Istruzioni per il possesso (2/2)

Dunque macchina e vivente. Meccanismo e organismo. I Romantici – Schelling più disperatamente di Hegel – ne furono ossessionati. E non a torto.
Per quanto una venerabile tradizione abbia ripetuto che l’unità è uno degli attributi trascendentali dell’essere, ciò che si può sicuramente indicare come portatore di unità è l’artefatto e il vivente. È arduo vedere unità nell’aria e nell’acqua, nella pietra e nella sabbia – senza contorni definiti, infinitamente divisibili e infinitamente moltiplicabili. Unità esige complessità coerente, autosufficienza e completezza, esige un disegno, un’architettura – esige una forma definita: il vivente e l’artefatto meccanico – meccanico, cioè complesso e in grado di produrre movimento, cioè macchina, perché un artefatto semplice (un martello o una scodella) non è in grado di riprodurre la complessità funzionante della Totalità.
Fu immediato – e geniale – al sorgere dell’anima moderna, ipotizzare una mascherata identità tra vivente e macchina, complice la ragione di complessità funzionante che all’una e all’altra potevano essere ascritte come identico genere prossimo.
Il meccanismo, a differenza dell’organismo, è possibilità di costruire una complessità funzionante, la quale pertanto è in pieno possesso sapienziale di chi la progetta – la complessità funzionante del vivente è qualcosa che si trova, non si costruisce. Possedendo possiede il progetto – la forma – della macchina e ipotizzando una identità strutturale a causa della ragione di complessità funzionante tra macchina e vivente, possedere sapienzialmente il meccanismo è anche possedere sapienzialmente l’organismo.
Di più: il meccanismo ha una flessibilità ed espandibilità indefinite. Perché non immaginarlo capace di adeguare la complessità del tutto? Perché non immaginare una Macchina Totale così come Platone immaginò il kosmos come Animale Totale?
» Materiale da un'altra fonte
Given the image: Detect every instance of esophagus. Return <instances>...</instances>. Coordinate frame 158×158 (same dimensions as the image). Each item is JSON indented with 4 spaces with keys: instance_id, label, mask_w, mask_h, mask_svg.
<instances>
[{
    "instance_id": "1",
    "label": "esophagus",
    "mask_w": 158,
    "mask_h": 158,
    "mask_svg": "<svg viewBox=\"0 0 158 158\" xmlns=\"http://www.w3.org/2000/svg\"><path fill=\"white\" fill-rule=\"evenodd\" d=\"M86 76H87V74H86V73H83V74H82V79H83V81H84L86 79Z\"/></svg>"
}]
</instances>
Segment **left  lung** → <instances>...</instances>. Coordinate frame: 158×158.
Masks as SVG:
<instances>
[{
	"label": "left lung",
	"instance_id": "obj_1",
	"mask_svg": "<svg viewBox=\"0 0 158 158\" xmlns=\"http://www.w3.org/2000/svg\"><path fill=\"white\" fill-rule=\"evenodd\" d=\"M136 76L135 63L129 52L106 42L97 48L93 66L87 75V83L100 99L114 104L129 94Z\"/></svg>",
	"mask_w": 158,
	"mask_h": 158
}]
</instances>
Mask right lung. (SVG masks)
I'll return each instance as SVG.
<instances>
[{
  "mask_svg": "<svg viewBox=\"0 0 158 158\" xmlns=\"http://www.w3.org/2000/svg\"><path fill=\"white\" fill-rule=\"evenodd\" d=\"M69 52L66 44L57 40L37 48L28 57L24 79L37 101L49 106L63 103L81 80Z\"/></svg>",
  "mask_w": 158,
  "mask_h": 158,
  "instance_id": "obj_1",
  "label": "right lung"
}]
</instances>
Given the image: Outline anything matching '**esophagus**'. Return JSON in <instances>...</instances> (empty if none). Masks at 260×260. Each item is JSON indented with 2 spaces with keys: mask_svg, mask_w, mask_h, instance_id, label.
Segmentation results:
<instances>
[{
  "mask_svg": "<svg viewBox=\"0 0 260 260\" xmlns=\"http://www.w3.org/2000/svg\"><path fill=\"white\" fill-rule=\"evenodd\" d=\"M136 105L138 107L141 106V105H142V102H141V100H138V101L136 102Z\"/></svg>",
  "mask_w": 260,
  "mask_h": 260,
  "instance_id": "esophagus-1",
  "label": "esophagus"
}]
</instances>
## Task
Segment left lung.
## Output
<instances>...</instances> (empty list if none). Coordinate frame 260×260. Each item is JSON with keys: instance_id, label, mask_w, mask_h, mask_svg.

Ma se la Totalità è la Macchina del Tutto, perché rinunciare al suggerimento del Tentatore, il quale con un gesto ci mostra che possedere la forma del Tutto – le istruzioni per (ri)costruire la Totalità come complessità funzionante – significa anche poter manipolare il Tutto così come è possibile manipolare un meccanismo? Che ci mostra, oggi come allora, come sempre, il meccanico segreto per essere come Dio?